** Excerpt provided **
----------------------------------------

Cascading Style Sheets is the name of a syntax that lets you determine visual aspects of a web interface. A simple structure includes a selector, which is something you can, well, select or identity and name in the code of the site; a property of the selector and an attribute, which is what sets the appearance of the selector’s property.

When you look at a style sheet or .css file, you will find the common pattern repeatedly:

selector {
    property: attribute
}

With the syntax, you can determine sizes, heights and widths, colors, placement of elements in relation to the browser window or one another, and even animation.

But what is apparently simple —and to be clear, can remain simple—, underlies a rich world of properties, logic and math.

№1. Locate the safe places where you can edit CSS

If you are interested in making any change to the way your LMS looks, no matter how well-intentioned you are, it’s always recommended to test everything before you make even the smallest changes. Lines of code that might look simple or insignificant could be relied on by multiple other components. So it’s best to just be safe.

Modern LMS like Open LMS or Moodle™ provide themes, which you can select to get a completely unique, branded look and feel to your environment. The best themes —many of which are free— allow you to provide additional CSS instructions in a “sanitized” way. You can usually find these fields under Appearance › Advanced Settings.

----------------------------------------

** Data excerpt **

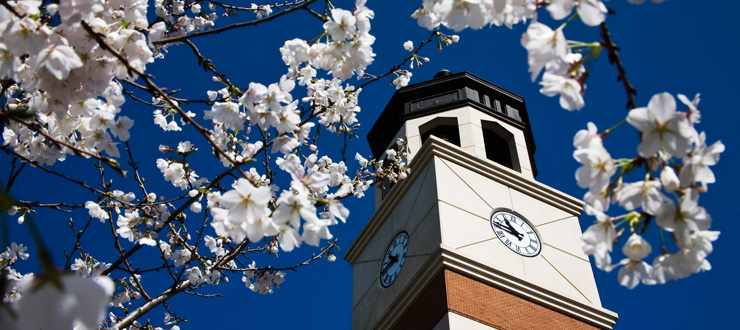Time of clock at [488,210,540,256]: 10:46
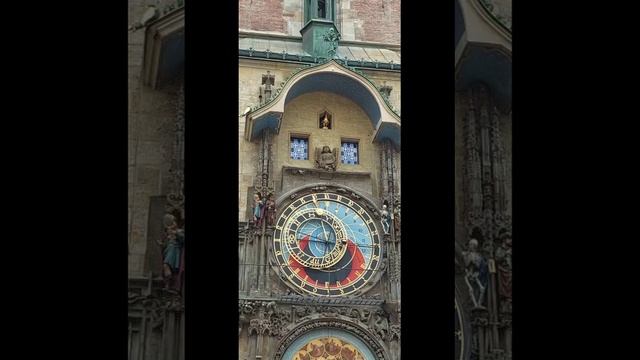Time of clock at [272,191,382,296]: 11:46
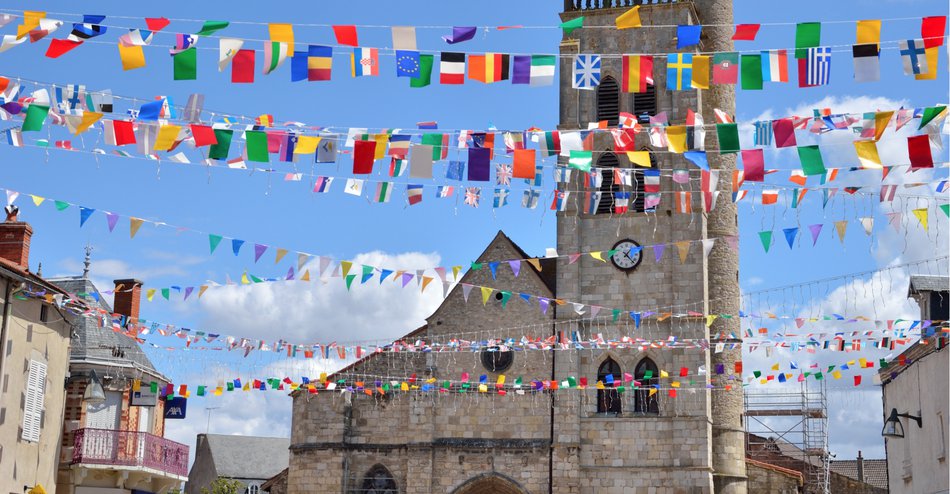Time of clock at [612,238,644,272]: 1:22
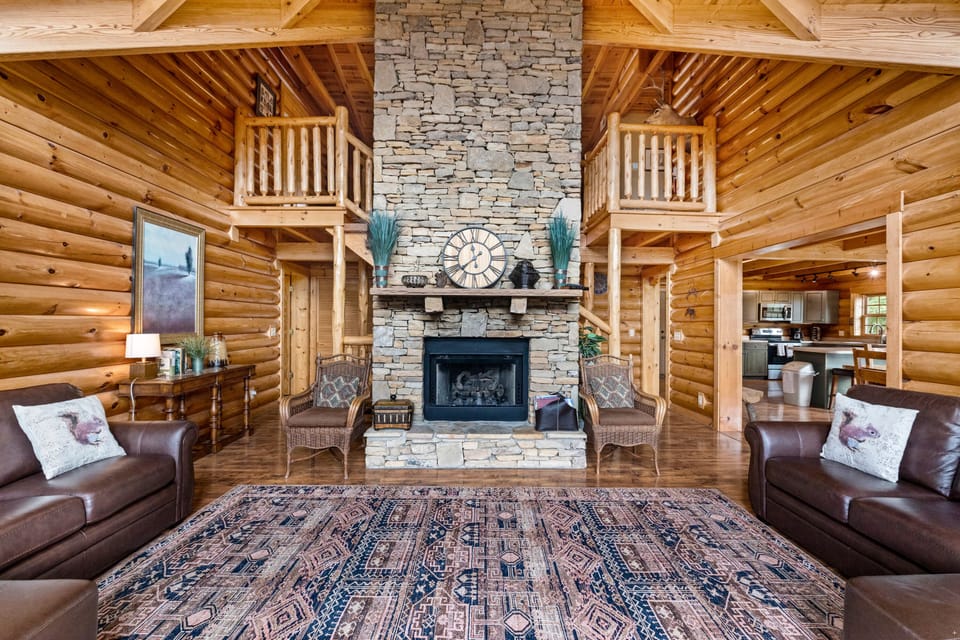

----------------------------------------

** Written tasks **
A - Revise the part of the CSS excerpt that opens with the words containing "Modern LMS like" and closes with "Appearance › Advanced Settings.", putting "Custom Settings" in place of "Advanced Settings".
B - Answer these about the CSS excerpt:
(i) What three parts make up a simple CSS structure?
(ii) Which two LMS are named as modern examples?
(iii) Under what menu path can the fields for additional CSS usually be found?
The data is separate material, unrelated to the CSS excerpt.

** Worked answers **
A -
Modern LMS like Open LMS or Moodle™ provide themes, which you can select to get a completely unique, branded look and feel to your environment. The best themes —many of which are free— allow you to provide additional CSS instructions in a “sanitized” way. You can usually find these fields under Appearance › Custom Settings.

B -
(i) A selector, a property of the selector, and an attribute.
(ii) Open LMS and Moodle™.
(iii) Appearance › Advanced Settings.